Когда я пишу слова «машина исчезла», осознать дикость случившегося невозможно. Понимаете, машина, приводящая в движение корабль, – неважно, работающая машина или сломанная, – это огромный агрегат весом в тонну, это гигантский стальной комод, это сооружение, в котором тысячи деталей привинчены друг к другу, приварены и закреплены стальными скобами. Вынести эту штуковину из помещения корабля наружу – задача, равная тому, чтобы вынести Кремль из Москвы или передвинуть пирамиду Хеопса. Машину и от пола-то оторвать немыслимо, ее невозможно приподнять десятку матросов. Как ее вынести с корабля? И кому, скажите, и зачем, и на кой ляд может понадобиться неработающая машина?
Однако машины в помещении не было.
В стальном полу зияла дыра – машину отодрали от стального листа, коим был покрыт пол, причем местами стальной лист был покорежен и порван, словно бумага, – будто рука великана вырвала машину из пола.
Матросы «Азарта» стояли вокруг пустого места, завороженно взирали на зияющее пространство – так стоят погорельцы возле остова дома. Из «Принца Савойского» вырвали сердце, теперь эта посудина уже не была кораблем.
Да, вы скажете, что машина и прежде не работала. Верно. Но она могла работать! Машина обещала работать! Машину можно было починить, механик вот-вот должен был появиться! Мы надеялись, у нас были планы, мы собирались дать нашему кораблю новую жизнь! Так ведь и человек с нездоровым сердцем надеется на лечение и врачей – но вырвите ему сердце, и он умрет. Мы могли отправиться на корабле «Азарт» вокруг света, мы могли на худой конец ходить по голландским каналам и рекам, мы могли плыть! И вот теперь – не можем. И даже мечтать уже не можем.

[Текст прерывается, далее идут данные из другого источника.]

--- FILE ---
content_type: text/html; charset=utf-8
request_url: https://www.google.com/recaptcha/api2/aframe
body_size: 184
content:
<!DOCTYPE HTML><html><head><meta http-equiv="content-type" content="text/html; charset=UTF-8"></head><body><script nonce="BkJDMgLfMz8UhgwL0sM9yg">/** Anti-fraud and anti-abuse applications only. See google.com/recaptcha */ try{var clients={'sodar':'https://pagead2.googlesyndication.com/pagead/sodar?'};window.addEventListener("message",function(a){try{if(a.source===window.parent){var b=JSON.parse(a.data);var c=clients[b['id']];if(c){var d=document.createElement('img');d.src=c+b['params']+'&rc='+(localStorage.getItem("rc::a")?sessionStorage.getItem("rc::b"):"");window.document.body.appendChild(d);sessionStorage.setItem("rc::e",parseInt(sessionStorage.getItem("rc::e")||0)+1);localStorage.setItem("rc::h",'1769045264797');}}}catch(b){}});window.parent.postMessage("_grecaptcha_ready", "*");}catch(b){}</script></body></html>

«Принц Савойский», он же «Азарт», эта ржавая посудина с ободранной обшивкой, разобранной палубой и пробоиной в борту, вдруг сделался невесомым, как будто центр тяжести у посудины был утрачен. Я почувствовал, как легкая волна, лениво бившая в причал, треплет судно и швыряет его из стороны в сторону – без машины корабль уже ничего не весил, превратился в пустую консервную банку. Йохан, музыкант-авангардист, который колотит палками по консервным банкам, теперь может играть на нашем корабле – только на это «Азарт» и годится.
Я входил в кают-компанию с намерением разоблачать, рассказать о порохе, о снарядах, о заговоре – но то, что стряслось, заставило забыть про порох и торпеды. Взрывать было уже нечего: корабля просто не стало. И это чувствовал любой – взгляды матросов потухли, в кают-компании было тихо.
Ни Августа, ни немецких рыбаков я в кают-компании не увидел. Матросы сказали, что, когда Август увидел пустую каюту, он оцепенел; долго стоял, схватившись за голову, а потом внезапно сошел на берег и взял с собой немцев. Ничего не сказал, ничего объяснять не стал, просто ушел вдаль по причалу. Кричали ему вслед – капитан не ответил.